Your task
Find each line below that includes "Zealand", then copy it.
-- The data follows --
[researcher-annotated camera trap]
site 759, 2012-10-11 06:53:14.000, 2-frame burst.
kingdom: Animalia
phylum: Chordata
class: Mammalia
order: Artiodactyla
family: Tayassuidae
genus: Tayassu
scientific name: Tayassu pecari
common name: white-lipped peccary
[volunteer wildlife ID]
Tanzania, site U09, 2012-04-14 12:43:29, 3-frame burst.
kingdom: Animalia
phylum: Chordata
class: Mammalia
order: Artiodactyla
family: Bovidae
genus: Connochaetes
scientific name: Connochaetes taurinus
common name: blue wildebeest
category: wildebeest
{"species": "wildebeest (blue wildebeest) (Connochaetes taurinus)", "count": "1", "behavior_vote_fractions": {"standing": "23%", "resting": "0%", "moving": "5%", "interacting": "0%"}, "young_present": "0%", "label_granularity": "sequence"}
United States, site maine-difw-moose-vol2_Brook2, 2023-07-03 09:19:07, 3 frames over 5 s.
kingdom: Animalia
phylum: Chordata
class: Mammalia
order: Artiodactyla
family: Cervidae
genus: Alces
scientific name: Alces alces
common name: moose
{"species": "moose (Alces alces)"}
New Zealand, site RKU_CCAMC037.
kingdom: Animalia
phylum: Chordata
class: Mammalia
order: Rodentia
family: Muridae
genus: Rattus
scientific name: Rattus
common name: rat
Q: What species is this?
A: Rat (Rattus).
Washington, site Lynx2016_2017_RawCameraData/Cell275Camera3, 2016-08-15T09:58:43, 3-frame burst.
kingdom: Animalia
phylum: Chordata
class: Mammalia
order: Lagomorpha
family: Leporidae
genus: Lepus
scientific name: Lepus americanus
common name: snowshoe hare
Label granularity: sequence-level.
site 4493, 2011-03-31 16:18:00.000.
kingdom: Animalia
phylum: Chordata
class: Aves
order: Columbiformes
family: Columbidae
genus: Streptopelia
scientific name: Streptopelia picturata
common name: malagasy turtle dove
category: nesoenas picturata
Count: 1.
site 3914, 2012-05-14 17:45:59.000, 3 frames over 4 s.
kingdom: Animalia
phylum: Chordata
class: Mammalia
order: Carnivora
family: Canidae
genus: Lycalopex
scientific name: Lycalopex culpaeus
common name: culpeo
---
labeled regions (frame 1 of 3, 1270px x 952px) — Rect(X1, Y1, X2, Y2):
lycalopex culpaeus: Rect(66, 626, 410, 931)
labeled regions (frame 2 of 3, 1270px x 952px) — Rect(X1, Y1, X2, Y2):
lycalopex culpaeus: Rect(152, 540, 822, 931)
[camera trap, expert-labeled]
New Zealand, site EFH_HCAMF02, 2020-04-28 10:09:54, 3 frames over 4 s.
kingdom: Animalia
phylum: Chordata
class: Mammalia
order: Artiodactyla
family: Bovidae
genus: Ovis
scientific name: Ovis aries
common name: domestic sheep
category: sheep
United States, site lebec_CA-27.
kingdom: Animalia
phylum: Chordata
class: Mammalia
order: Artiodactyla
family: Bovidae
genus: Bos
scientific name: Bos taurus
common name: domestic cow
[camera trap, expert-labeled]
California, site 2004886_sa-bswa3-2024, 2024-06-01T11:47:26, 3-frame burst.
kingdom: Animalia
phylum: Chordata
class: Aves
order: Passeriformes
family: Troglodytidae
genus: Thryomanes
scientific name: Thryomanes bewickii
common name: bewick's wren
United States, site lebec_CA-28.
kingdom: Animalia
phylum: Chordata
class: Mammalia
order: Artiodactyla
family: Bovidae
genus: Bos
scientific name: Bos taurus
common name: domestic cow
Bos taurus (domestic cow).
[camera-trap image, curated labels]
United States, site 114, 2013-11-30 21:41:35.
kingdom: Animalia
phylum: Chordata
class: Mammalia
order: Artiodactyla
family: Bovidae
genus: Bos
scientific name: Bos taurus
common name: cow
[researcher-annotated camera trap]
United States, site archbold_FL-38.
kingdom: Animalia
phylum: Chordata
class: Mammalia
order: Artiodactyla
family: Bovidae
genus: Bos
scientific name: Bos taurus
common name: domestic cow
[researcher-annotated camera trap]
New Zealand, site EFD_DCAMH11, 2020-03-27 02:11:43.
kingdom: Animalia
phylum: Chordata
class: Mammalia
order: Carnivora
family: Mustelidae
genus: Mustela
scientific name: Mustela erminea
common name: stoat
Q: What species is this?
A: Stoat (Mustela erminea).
-- The data concluded --
Exercise response
New Zealand, site RKU_CCAMC037.
New Zealand, site EFH_HCAMF02, 2020-04-28 10:09:54, 3 frames over 4 s.
New Zealand, site EFD_DCAMH11, 2020-03-27 02:11:43.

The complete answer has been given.